Assessment of FSHR variants and antimüllerian hormone in infertility patients with a reduced ovarian response to gonadotropin stimulation.

OBJECTIVE: To study women with a poor response to ovarian hormone stimulation, known as low responders. Genetic defects in the FSH receptor gene (FSHR) were analyzed as well as antimüllerian hormone (AMH) for ovarian reserve. DESIGN: Retrospective cohort study. SETTING: University hospital. PATIENT(S): Two hundred fifty-nine patients total: 74 low responders; 88 patients receiving assisted reproduction therapy (ART) with a normal ovarian response; and 97 women with a normal fertility status. INTERVENTION(S): DNA from patients was analyzed using real-time polymerase chain reaction. Serum concentrations of AMH were assessed using ELISA. MAIN OUTCOME MEASURE(S): The FSHR variants Asn680Ser (rs6166), Ala189Val (rs121909658), Ile160Thr (rs121909659), Thr449Ile (rs28928870) and the serum AMH concentrations were assessed. RESULT(S): With the exception of the frequent Asn680Ser polymorphism, no homozygotic SNPs of FSHR were found. In the group of ART patients, Thr160/Ile160 variants were more frequent in comparison with women with normal fertility. The Ser680/Ser680 was more frequent in ART patients than in women with normal reproductive function. The rate of live births was markedly reduced, particularly in the low responder group. No difference was noted in the distribution of the Ala189Val and Thr449Ile variant. Low serum AMH values were observed in 75% of the low responder group. CONCLUSION(S): FSHR gene variations such as Asn680Ser, Ala189Val, Thr449Ile, and Ile160Thr did not seem to be a decisive factor of poor response to fertility treatment, whereas the low ovarian reserve determined by AMH is considered more crucial.

Association of FSH receptor and CYP19A1 gene variations with sterility and ovarian hyperstimulation syndrome.

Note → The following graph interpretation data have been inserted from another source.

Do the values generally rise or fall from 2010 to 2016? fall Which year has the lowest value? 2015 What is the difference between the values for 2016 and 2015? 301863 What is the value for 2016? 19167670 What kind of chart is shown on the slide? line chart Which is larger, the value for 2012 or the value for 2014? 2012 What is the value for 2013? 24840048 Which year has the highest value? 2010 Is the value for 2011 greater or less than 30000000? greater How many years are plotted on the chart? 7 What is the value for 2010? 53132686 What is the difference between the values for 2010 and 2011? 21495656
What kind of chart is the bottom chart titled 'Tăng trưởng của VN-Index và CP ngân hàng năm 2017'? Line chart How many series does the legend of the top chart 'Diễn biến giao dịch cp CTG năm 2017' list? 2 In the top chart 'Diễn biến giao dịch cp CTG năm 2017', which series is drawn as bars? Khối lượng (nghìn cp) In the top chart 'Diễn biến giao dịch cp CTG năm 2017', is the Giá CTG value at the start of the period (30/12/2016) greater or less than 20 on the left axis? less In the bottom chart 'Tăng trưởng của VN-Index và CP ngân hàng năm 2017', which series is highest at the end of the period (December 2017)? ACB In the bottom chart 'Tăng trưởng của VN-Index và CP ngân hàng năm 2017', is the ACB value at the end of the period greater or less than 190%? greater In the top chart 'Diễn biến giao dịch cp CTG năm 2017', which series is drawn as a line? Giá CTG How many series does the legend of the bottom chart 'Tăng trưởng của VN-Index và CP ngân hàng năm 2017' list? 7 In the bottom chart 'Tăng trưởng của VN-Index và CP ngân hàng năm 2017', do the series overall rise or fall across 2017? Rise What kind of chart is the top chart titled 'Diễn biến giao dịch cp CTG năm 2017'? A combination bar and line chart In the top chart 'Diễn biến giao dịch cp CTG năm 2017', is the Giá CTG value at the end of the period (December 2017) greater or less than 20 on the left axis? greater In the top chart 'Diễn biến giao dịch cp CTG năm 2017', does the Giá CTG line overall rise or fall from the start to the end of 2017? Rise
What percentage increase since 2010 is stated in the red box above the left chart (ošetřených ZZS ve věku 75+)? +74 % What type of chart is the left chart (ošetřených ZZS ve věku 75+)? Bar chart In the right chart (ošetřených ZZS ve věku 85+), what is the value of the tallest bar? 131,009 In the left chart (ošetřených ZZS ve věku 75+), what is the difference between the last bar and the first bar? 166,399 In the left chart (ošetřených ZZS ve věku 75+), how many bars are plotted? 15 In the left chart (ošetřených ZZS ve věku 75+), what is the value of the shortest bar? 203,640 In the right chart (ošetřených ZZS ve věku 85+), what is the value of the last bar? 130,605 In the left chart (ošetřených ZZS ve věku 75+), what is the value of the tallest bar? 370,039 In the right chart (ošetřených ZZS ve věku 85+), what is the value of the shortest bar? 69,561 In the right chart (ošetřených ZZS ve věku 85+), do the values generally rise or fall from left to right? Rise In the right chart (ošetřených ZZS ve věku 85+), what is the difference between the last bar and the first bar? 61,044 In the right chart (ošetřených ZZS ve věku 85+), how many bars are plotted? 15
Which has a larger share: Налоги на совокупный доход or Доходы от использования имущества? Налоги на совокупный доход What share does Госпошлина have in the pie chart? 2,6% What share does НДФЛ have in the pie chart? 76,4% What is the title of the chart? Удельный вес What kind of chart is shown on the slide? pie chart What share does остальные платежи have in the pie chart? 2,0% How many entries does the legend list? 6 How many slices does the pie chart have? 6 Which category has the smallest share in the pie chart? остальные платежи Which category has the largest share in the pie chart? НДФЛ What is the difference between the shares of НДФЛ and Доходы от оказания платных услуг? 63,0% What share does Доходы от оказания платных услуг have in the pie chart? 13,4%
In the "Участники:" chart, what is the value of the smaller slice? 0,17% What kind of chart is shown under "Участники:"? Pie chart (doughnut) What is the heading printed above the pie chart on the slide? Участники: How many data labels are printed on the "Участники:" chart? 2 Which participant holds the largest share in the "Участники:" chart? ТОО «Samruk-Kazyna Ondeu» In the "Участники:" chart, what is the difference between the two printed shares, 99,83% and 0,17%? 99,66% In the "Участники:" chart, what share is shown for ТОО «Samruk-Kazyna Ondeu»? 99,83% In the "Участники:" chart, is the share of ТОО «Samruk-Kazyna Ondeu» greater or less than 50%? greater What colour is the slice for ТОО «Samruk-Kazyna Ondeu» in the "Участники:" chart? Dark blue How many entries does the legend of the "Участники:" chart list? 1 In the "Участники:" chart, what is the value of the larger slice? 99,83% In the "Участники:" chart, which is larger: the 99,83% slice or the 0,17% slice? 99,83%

Severe ovarian hyperstimulation syndrome (OHSS) is a potentially life-threatening complication during assisted reproduction technology (ART). The aetiology of this condition is still not fully understood. Several gene variations in the FSH receptor (FSHR) gene have been identified for the very rare cases of spontaneous OHSS. There are only few published data on gene variations in sterility and iatrogenic OHSS and no data regarding aromatase (cytochrome P450 19A1; CYP19A1). Ninety-one ART patients with OHSS, eighty-eight ART patients without OHSS and ninety-seven women with assumed normal fecundity were analysed for the FSHR single nucleotide polymorphism (SNP) gene variations Asn680Ser (rs6166), Ala189Val, Ile160Thr, Thr449Ile (rs28928870) and the CYP19A1 rs10046 locus using real-time PCR. In addition, exon 10 of FSHR of two patients with spontaneous hyperreactio luteinalis (HL) was sequenced. Significantly lower frequencies of homozygous Ser680/Ser680 (P=0.035) and heterozygous Thr160/Ile160 (P=0.039) were found in patients with normal fecundity than those undergoing ART. The Ile160Thr SNP with a frequency of 6.7 and 6.1% in ART patients with and without OHSS respectively does not represent a rare mutation as previously published. There were no differences in the frequencies of all other gene variations. Of two patients with HL, both had homozygous point mutations for Ser680/Ser680 and one was heterozygous for Ile160Thr and CYP19A1 rs10046. The FSHR gene variations Asn680Ser as well as Ile160Thr may be contributing factors in unexplained sterility. The other FSHR coding gene variations and CYP19A1 rs10046 investigated are most likely not involved in the aetiology of iatrogenic OHSS or sterility.